§ Written task:
Select each line of the items below that contains the word "shown", and copy those lines out.

[Scene-based reasoning records]

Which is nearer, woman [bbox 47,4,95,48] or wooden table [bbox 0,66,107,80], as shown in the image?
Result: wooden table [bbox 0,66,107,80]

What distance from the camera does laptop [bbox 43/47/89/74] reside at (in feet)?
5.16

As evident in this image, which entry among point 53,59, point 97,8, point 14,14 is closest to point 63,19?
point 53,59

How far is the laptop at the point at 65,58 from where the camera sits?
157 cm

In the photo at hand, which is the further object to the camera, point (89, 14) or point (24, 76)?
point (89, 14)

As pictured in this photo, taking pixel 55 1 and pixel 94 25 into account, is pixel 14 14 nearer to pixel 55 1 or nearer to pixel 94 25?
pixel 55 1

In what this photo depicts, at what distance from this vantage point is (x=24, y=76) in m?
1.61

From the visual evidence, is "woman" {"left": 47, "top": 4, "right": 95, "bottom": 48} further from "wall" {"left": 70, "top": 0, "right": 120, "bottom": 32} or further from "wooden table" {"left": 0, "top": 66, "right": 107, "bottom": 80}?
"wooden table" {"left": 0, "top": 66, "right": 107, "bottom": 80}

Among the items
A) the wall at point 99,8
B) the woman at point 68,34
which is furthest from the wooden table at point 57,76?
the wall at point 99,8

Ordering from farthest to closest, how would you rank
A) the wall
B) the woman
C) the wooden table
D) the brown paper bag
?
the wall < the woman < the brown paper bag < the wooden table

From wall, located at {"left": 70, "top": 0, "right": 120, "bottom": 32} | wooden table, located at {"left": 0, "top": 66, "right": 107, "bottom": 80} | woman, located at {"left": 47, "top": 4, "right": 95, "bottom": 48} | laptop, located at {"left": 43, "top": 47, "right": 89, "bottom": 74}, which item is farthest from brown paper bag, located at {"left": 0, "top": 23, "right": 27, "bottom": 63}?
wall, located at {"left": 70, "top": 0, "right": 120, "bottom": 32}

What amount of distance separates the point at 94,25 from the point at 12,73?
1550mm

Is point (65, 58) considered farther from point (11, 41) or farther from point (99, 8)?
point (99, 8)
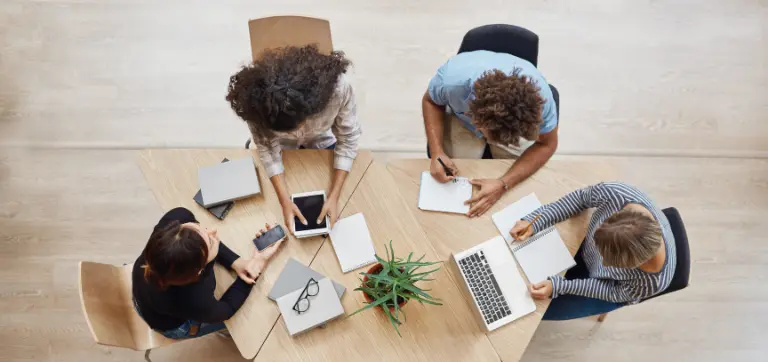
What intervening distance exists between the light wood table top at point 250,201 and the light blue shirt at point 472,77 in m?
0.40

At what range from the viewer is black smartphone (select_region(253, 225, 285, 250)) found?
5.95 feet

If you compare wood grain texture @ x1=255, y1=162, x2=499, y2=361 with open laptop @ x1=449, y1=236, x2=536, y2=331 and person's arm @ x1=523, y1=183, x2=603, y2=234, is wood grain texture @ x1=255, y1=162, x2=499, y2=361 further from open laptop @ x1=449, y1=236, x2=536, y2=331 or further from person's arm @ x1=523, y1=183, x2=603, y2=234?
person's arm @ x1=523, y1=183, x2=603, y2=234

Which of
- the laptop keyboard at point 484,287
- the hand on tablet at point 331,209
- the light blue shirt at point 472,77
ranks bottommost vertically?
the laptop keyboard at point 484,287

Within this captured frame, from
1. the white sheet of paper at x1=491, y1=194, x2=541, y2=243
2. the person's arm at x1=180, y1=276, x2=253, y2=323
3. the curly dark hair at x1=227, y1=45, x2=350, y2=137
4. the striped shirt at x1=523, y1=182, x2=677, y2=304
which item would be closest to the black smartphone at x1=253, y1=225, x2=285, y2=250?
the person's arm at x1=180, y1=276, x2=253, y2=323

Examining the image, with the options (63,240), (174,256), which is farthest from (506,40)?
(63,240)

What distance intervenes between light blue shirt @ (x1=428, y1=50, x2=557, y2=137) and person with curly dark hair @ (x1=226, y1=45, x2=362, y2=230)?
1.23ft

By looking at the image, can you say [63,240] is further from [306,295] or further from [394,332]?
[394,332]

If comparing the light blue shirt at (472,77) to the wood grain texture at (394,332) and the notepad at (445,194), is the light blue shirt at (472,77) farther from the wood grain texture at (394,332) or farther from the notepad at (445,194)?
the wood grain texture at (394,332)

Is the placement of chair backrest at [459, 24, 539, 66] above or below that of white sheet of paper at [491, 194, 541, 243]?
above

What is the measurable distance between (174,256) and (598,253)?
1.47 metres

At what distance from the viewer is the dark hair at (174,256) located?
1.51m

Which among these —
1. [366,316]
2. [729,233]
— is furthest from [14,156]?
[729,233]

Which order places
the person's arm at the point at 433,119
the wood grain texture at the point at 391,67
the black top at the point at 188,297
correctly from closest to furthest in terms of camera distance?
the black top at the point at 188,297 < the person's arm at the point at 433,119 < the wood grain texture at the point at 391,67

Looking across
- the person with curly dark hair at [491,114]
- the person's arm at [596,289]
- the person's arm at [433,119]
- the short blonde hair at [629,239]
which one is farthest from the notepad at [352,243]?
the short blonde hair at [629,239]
* * *
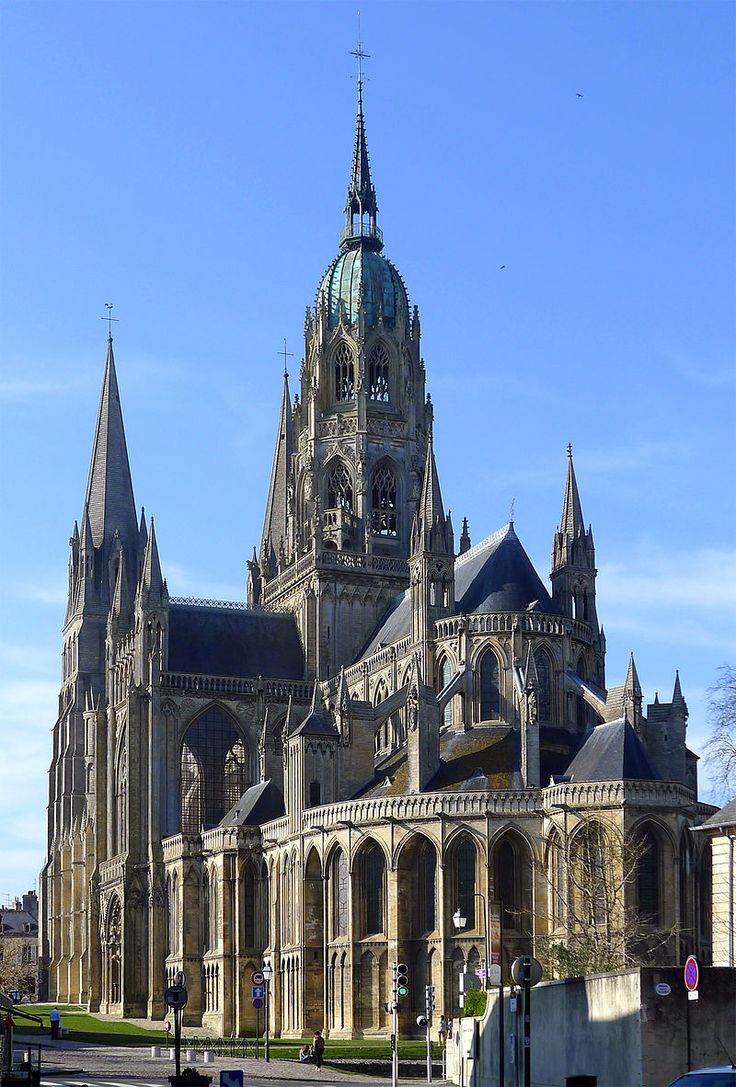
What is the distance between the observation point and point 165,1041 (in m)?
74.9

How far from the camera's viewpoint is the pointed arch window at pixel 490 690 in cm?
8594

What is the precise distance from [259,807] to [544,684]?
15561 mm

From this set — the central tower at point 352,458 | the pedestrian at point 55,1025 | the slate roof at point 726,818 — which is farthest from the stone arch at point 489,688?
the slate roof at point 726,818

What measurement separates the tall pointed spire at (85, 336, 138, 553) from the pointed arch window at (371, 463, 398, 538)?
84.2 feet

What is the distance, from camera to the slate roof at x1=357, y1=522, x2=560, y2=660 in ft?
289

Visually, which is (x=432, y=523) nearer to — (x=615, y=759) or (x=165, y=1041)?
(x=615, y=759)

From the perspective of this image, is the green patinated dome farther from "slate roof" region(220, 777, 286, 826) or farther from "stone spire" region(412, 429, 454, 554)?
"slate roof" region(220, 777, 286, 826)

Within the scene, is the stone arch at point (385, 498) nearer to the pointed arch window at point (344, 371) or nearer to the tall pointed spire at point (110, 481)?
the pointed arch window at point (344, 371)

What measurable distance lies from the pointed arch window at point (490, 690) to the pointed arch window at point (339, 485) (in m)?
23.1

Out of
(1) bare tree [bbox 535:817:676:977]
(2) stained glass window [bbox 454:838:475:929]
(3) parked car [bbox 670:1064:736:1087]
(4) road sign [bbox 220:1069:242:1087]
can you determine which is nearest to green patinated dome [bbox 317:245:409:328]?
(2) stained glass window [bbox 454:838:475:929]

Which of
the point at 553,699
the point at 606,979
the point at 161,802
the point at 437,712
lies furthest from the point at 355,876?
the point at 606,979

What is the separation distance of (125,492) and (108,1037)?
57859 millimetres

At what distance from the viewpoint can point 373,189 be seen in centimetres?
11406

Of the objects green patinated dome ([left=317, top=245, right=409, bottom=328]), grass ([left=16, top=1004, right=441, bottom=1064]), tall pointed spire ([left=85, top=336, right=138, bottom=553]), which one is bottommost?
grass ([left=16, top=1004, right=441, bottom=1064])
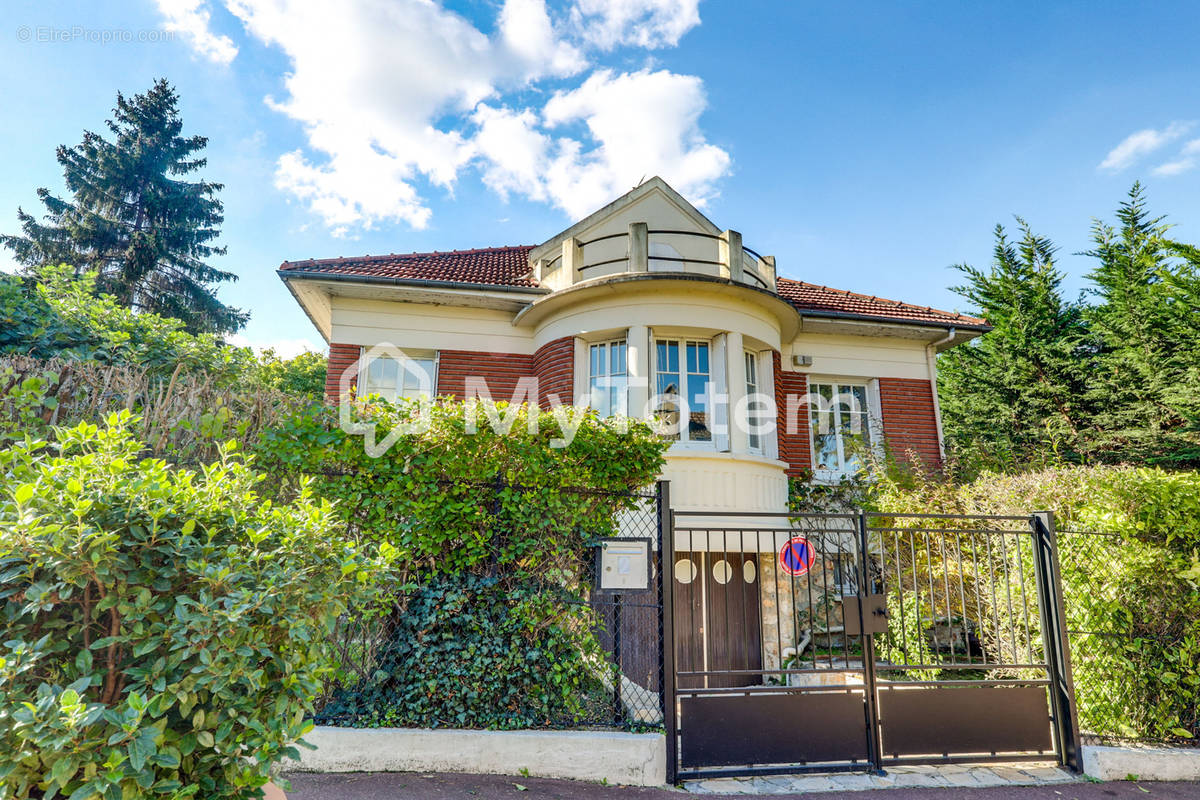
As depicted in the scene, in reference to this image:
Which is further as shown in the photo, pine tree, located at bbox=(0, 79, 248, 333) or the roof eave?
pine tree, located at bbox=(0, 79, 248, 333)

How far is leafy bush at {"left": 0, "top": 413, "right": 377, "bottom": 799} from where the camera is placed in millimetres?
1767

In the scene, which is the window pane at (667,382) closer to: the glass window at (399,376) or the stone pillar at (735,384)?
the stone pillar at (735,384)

§ The result:
Which is nearer, woman [bbox 47,4,95,48] or wooden table [bbox 0,66,107,80], as shown in the image?
Which is further as shown in the photo, pine tree, located at bbox=(0, 79, 248, 333) or the roof eave?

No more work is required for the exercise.